Building a new chart in Splink¶
As mentioned in the Understanding Splink Charts topic guide, splink charts are made up of three distinct parts:
- A function to create the dataset for the chart
- A template chart definition (in a json file)
- A function to read the chart definition, add the data to it, and return the chart itself
Worked Example¶
Below is a worked example of how to create a new chart that shows all comparisons levels ordered by match weight:
import splink.comparison_library as cl
from splink import DuckDBAPI, Linker, SettingsCreator, block_on, splink_datasets
df = splink_datasets.fake_1000
settings = SettingsCreator(
link_type="dedupe_only",
comparisons=[
cl.NameComparison("first_name"),
cl.NameComparison("surname"),
cl.DateOfBirthComparison("dob", input_is_string=True),
cl.ExactMatch("city").configure(term_frequency_adjustments=True),
cl.LevenshteinAtThresholds("email", 2),
],
blocking_rules_to_generate_predictions=[
block_on("first_name", "dob"),
block_on("surname"),
]
)
linker = Linker(df, settings,DuckDBAPI())

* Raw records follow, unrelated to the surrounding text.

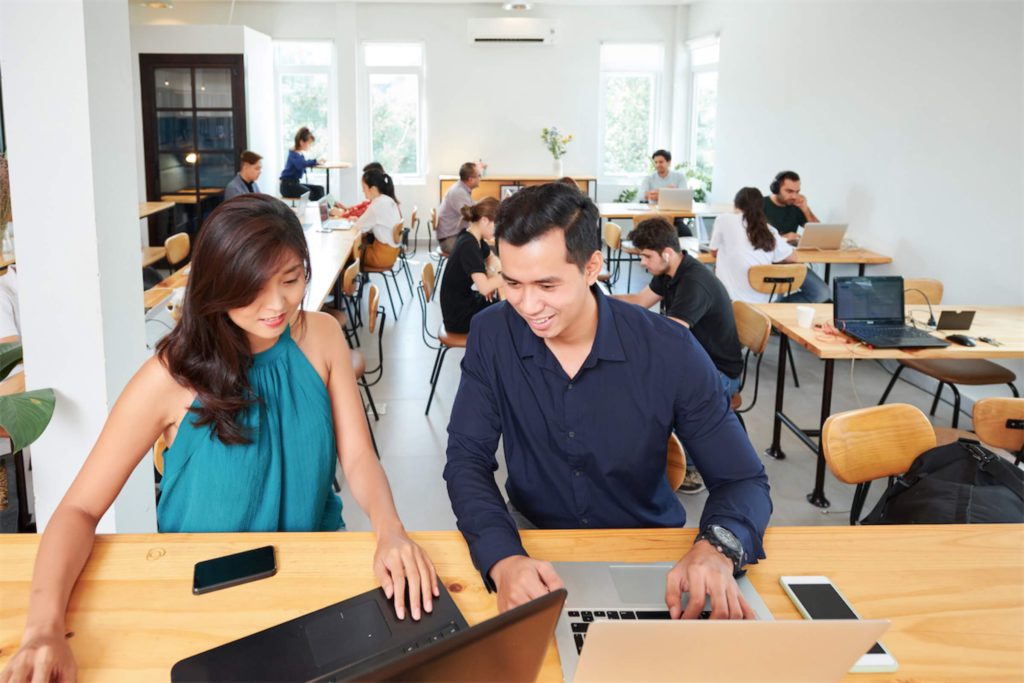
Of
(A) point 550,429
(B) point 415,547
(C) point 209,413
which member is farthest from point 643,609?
(C) point 209,413

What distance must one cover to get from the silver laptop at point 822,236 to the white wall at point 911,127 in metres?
0.26

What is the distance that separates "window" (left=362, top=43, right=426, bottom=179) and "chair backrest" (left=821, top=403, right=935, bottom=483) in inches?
357

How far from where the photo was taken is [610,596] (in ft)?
3.95

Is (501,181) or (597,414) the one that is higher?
(501,181)

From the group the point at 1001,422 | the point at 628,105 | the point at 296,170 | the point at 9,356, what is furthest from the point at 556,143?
the point at 9,356

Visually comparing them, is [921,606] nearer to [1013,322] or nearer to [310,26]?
[1013,322]

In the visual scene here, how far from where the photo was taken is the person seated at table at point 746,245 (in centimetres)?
505

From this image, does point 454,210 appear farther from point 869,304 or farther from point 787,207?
point 869,304

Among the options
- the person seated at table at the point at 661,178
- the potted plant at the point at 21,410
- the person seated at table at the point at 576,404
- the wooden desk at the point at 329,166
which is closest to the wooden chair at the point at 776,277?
the person seated at table at the point at 576,404

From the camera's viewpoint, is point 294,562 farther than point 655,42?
No

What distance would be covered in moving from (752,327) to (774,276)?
1.45 metres

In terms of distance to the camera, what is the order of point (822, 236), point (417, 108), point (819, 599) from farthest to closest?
point (417, 108) → point (822, 236) → point (819, 599)

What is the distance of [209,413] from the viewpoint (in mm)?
1474

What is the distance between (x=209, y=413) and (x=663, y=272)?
8.50 ft
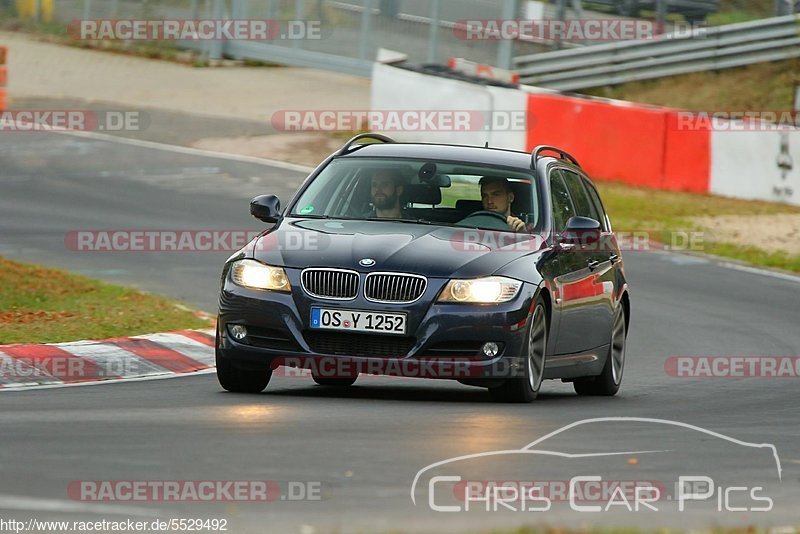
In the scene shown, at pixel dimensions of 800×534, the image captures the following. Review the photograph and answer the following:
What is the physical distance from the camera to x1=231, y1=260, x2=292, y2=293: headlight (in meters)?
9.91

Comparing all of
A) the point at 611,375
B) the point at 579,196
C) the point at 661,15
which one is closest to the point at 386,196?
the point at 579,196

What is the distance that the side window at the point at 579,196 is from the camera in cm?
1193

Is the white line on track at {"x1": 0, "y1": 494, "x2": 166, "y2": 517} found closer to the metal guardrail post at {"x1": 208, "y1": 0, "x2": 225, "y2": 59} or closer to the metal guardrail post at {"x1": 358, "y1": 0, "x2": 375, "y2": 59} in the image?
the metal guardrail post at {"x1": 358, "y1": 0, "x2": 375, "y2": 59}

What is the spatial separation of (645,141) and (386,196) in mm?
15198


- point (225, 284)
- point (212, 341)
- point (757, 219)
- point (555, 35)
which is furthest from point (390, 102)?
point (225, 284)

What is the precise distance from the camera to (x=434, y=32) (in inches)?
1339

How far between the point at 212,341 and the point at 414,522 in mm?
7078

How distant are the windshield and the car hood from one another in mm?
193

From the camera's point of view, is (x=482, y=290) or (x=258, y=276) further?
(x=258, y=276)

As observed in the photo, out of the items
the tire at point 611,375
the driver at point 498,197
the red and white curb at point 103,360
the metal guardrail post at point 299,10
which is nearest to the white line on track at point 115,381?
the red and white curb at point 103,360

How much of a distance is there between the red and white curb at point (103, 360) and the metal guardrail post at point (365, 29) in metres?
22.6

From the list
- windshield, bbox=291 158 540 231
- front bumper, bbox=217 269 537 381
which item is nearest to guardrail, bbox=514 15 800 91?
windshield, bbox=291 158 540 231

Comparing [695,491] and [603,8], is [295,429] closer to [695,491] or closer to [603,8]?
[695,491]

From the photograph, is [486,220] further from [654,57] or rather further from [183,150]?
[654,57]
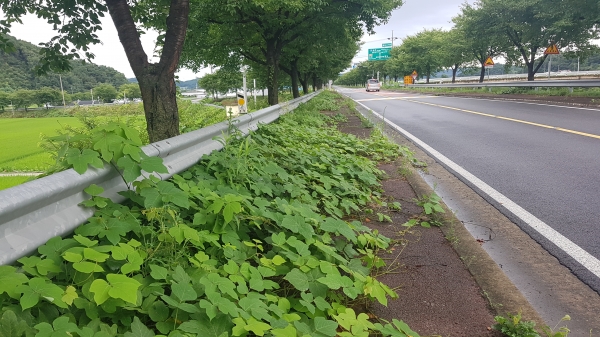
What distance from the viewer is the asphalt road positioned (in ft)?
9.46

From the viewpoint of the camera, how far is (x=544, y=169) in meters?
5.00

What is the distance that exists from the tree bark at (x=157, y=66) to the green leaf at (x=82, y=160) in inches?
74.6

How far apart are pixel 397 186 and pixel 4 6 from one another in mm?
4671

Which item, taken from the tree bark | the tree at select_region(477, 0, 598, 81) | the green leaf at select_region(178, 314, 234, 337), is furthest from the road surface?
Result: the tree at select_region(477, 0, 598, 81)

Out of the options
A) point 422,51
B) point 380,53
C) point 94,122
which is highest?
point 422,51

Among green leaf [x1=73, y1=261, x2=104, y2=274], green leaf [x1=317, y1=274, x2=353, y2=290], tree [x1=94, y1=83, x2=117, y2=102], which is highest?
tree [x1=94, y1=83, x2=117, y2=102]

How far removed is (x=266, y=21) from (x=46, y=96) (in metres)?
83.3

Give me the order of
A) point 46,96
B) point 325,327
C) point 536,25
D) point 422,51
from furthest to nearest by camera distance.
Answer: point 46,96
point 422,51
point 536,25
point 325,327

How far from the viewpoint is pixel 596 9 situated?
17406 millimetres

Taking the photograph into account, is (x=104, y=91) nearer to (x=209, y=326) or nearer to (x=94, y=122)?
(x=94, y=122)

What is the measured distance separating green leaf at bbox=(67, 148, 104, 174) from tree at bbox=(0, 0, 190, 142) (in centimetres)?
190

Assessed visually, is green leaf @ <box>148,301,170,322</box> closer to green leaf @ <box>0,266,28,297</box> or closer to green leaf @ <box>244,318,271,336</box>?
green leaf @ <box>244,318,271,336</box>

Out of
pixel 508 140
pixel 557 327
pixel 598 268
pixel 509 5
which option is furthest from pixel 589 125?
pixel 509 5

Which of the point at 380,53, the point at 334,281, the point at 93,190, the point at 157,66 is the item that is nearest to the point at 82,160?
the point at 93,190
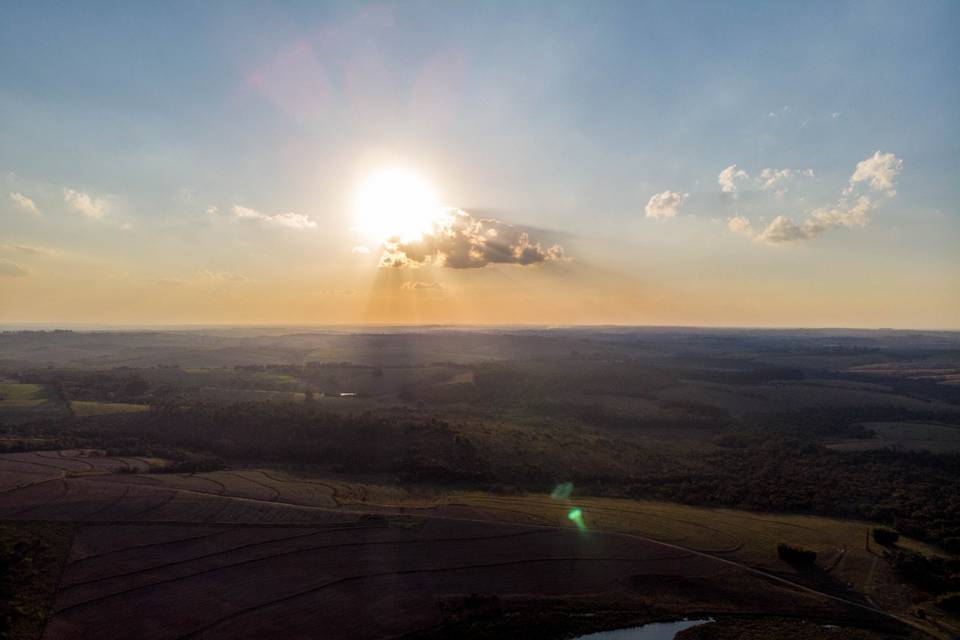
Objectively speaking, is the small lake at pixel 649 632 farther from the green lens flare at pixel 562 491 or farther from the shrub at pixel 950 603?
the green lens flare at pixel 562 491

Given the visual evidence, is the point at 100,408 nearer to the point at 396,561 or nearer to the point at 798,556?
the point at 396,561

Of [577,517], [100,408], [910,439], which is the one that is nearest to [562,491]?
[577,517]

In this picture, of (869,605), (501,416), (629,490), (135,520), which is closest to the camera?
(869,605)

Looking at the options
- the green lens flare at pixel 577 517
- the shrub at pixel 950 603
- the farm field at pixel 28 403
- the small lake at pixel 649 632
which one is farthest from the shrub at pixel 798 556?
the farm field at pixel 28 403

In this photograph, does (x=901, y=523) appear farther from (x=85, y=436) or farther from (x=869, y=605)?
(x=85, y=436)

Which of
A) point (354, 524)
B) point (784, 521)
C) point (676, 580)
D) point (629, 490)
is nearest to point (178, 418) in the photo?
point (354, 524)

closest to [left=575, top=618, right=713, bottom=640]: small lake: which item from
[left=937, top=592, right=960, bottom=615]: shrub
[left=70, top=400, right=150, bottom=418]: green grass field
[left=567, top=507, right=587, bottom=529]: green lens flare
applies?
[left=567, top=507, right=587, bottom=529]: green lens flare
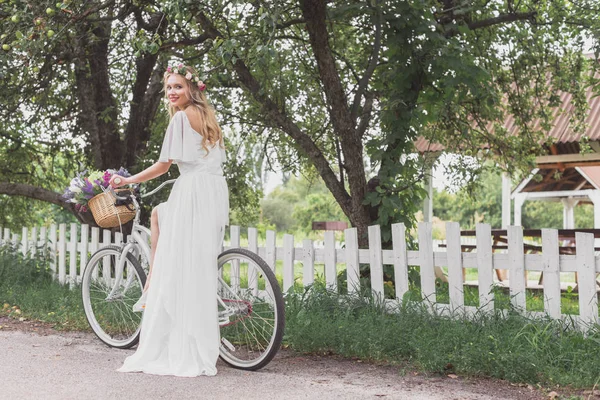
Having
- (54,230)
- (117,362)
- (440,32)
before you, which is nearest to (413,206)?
(440,32)

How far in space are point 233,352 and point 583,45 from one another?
5477 millimetres

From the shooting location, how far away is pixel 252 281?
6.27 meters

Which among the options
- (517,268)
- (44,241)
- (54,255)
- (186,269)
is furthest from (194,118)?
(44,241)

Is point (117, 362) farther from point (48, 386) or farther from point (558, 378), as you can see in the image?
point (558, 378)

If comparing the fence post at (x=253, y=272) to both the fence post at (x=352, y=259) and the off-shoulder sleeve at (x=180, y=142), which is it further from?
the off-shoulder sleeve at (x=180, y=142)

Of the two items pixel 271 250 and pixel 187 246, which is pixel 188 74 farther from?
pixel 271 250

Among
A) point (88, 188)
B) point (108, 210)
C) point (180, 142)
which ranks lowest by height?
point (108, 210)

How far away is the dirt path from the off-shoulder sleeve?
148 centimetres

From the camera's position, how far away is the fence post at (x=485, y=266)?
5.72 metres

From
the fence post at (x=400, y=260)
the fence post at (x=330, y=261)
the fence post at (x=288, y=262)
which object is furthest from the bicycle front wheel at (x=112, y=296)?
the fence post at (x=400, y=260)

linker.training.estimate_u_using_random_sampling(max_pairs=1e6)
for rule in [block_on("first_name"), block_on("dob")]:
linker.training.estimate_parameters_using_expectation_maximisation(rule)
Generate data for chart¶
# Take linker object and extract complete settings dict
records = linker._settings_obj._parameters_as_detailed_records
cols_to_keep = [
"comparison_name",
"sql_condition",
"label_for_charts",
"m_probability",
"u_probability",
"bayes_factor",
"log2_bayes_factor",
"comparison_vector_value"
]
# Keep useful information for a match weights chart
records = [{k: r[k] for k in cols_to_keep}
for r in records
if r["comparison_vector_value"] != -1 and r["comparison_sort_order"] != -1]
records[:3]
[{'comparison_name': 'first_name',
'sql_condition': '"first_name_l" = "first_name_r"',
'label_for_charts': 'Exact match on first_name',
'm_probability': 0.5009783629340309,
'u_probability': 0.0057935713975033705,
'bayes_factor': 86.4714229896119,
'log2_bayes_factor': 6.434151525637829,
'comparison_vector_value': 4},
{'comparison_name': 'first_name',
'sql_condition': 'jaro_winkler_similarity("first_name_l", "first_name_r") >= 0.92',
'label_for_charts': 'Jaro-Winkler distance of first_name >= 0.92',
'm_probability': 0.15450921411813767,
'u_probability': 0.0023429457903817435,
'bayes_factor': 65.9465595629351,
'log2_bayes_factor': 6.043225490816602,
'comparison_vector_value': 3},
{'comparison_name': 'first_name',
'sql_condition': 'jaro_winkler_similarity("first_name_l", "first_name_r") >= 0.88',
'label_for_charts': 'Jaro-Winkler distance of first_name >= 0.88',
'm_probability': 0.07548037415770431,
'u_probability': 0.0015484319951285285,
'bayes_factor': 48.7463281533646,
'log2_bayes_factor': 5.607221645966225,
'comparison_vector_value': 2}]
Create a chart template¶
Build prototype chart in Altair¶
import pandas as pd
import altair as alt
df = pd.DataFrame(records)
# Need a unique name for each comparison level - easier to create in pandas than altair
df["cl_id"] = df["comparison_name"] + "_" + \
df["comparison_vector_value"].astype("str")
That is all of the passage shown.